What to produce: Reproduce the data below in full. Nothing should differ from the original.

Dataset items:
=== Section Start ===
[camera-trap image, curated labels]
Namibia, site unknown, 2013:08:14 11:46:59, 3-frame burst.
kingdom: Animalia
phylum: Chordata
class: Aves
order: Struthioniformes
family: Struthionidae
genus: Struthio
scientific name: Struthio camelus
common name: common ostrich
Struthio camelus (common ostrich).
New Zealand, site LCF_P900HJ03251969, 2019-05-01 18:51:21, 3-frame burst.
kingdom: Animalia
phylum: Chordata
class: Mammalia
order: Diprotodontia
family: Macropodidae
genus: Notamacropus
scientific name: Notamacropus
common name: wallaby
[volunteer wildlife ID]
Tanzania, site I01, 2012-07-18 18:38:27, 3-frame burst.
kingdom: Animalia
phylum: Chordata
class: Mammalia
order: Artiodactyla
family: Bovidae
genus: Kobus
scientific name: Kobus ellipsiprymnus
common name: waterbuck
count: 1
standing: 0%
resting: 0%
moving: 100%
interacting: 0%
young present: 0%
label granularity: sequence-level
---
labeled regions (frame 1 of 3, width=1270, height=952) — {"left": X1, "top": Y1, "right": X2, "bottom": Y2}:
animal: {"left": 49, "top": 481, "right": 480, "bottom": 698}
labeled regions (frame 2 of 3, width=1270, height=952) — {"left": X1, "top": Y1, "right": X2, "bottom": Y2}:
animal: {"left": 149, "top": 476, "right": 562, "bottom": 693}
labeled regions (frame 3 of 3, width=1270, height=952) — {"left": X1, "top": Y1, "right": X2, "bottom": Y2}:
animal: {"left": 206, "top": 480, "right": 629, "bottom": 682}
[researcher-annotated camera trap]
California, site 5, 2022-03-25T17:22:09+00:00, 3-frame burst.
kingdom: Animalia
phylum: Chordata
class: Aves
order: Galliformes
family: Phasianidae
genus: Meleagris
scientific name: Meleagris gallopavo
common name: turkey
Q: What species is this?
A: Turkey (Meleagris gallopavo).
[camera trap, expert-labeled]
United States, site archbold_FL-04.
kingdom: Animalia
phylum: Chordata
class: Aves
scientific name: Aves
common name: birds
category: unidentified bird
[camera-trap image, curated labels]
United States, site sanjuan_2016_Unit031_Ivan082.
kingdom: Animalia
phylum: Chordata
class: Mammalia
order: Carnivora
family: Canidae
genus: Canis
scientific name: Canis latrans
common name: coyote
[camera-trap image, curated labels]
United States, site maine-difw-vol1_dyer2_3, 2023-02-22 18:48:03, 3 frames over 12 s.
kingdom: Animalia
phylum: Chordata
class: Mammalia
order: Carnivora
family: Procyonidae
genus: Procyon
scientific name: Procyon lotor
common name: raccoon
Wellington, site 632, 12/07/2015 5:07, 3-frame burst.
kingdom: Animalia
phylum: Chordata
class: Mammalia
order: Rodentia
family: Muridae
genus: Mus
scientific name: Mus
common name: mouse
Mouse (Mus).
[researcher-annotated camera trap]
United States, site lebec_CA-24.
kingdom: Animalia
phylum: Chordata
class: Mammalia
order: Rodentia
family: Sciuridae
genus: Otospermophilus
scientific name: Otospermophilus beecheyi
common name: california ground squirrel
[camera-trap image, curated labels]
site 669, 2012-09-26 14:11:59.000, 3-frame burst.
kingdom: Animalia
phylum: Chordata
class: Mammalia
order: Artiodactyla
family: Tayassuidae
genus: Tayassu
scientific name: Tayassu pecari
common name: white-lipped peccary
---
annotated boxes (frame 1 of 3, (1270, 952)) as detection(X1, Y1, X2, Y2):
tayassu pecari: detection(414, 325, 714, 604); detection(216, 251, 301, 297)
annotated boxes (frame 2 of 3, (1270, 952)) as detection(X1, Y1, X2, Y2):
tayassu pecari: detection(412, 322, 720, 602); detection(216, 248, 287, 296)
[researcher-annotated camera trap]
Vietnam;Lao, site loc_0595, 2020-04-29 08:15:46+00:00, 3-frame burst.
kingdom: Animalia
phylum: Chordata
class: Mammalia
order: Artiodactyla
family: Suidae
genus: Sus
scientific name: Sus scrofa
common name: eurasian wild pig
=== Section End ===
Result of this task:
[camera-trap image, curated labels]
Namibia, site unknown, 2013:08:14 11:46:59, 3-frame burst.
kingdom: Animalia
phylum: Chordata
class: Aves
order: Struthioniformes
family: Struthionidae
genus: Struthio
scientific name: Struthio camelus
common name: common ostrich
Struthio camelus (common ostrich).
New Zealand, site LCF_P900HJ03251969, 2019-05-01 18:51:21, 3-frame burst.
kingdom: Animalia
phylum: Chordata
class: Mammalia
order: Diprotodontia
family: Macropodidae
genus: Notamacropus
scientific name: Notamacropus
common name: wallaby
[volunteer wildlife ID]
Tanzania, site I01, 2012-07-18 18:38:27, 3-frame burst.
kingdom: Animalia
phylum: Chordata
class: Mammalia
order: Artiodactyla
family: Bovidae
genus: Kobus
scientific name: Kobus ellipsiprymnus
common name: waterbuck
count: 1
standing: 0%
resting: 0%
moving: 100%
interacting: 0%
young present: 0%
label granularity: sequence-level
---
labeled regions (frame 1 of 3, width=1270, height=952) — {"left": X1, "top": Y1, "right": X2, "bottom": Y2}:
animal: {"left": 49, "top": 481, "right": 480, "bottom": 698}
labeled regions (frame 2 of 3, width=1270, height=952) — {"left": X1, "top": Y1, "right": X2, "bottom": Y2}:
animal: {"left": 149, "top": 476, "right": 562, "bottom": 693}
labeled regions (frame 3 of 3, width=1270, height=952) — {"left": X1, "top": Y1, "right": X2, "bottom": Y2}:
animal: {"left": 206, "top": 480, "right": 629, "bottom": 682}
[researcher-annotated camera trap]
California, site 5, 2022-03-25T17:22:09+00:00, 3-frame burst.
kingdom: Animalia
phylum: Chordata
class: Aves
order: Galliformes
family: Phasianidae
genus: Meleagris
scientific name: Meleagris gallopavo
common name: turkey
Q: What species is this?
A: Turkey (Meleagris gallopavo).
[camera trap, expert-labeled]
United States, site archbold_FL-04.
kingdom: Animalia
phylum: Chordata
class: Aves
scientific name: Aves
common name: birds
category: unidentified bird
[camera-trap image, curated labels]
United States, site sanjuan_2016_Unit031_Ivan082.
kingdom: Animalia
phylum: Chordata
class: Mammalia
order: Carnivora
family: Canidae
genus: Canis
scientific name: Canis latrans
common name: coyote
[camera-trap image, curated labels]
United States, site maine-difw-vol1_dyer2_3, 2023-02-22 18:48:03, 3 frames over 12 s.
kingdom: Animalia
phylum: Chordata
class: Mammalia
order: Carnivora
family: Procyonidae
genus: Procyon
scientific name: Procyon lotor
common name: raccoon
Wellington, site 632, 12/07/2015 5:07, 3-frame burst.
kingdom: Animalia
phylum: Chordata
class: Mammalia
order: Rodentia
family: Muridae
genus: Mus
scientific name: Mus
common name: mouse
Mouse (Mus).
[researcher-annotated camera trap]
United States, site lebec_CA-24.
kingdom: Animalia
phylum: Chordata
class: Mammalia
order: Rodentia
family: Sciuridae
genus: Otospermophilus
scientific name: Otospermophilus beecheyi
common name: california ground squirrel
[camera-trap image, curated labels]
site 669, 2012-09-26 14:11:59.000, 3-frame burst.
kingdom: Animalia
phylum: Chordata
class: Mammalia
order: Artiodactyla
family: Tayassuidae
genus: Tayassu
scientific name: Tayassu pecari
common name: white-lipped peccary
---
annotated boxes (frame 1 of 3, (1270, 952)) as detection(X1, Y1, X2, Y2):
tayassu pecari: detection(414, 325, 714, 604); detection(216, 251, 301, 297)
annotated boxes (frame 2 of 3, (1270, 952)) as detection(X1, Y1, X2, Y2):
tayassu pecari: detection(412, 322, 720, 602); detection(216, 248, 287, 296)
[researcher-annotated camera trap]
Vietnam;Lao, site loc_0595, 2020-04-29 08:15:46+00:00, 3-frame burst.
kingdom: Animalia
phylum: Chordata
class: Mammalia
order: Artiodactyla
family: Suidae
genus: Sus
scientific name: Sus scrofa
common name: eurasian wild pig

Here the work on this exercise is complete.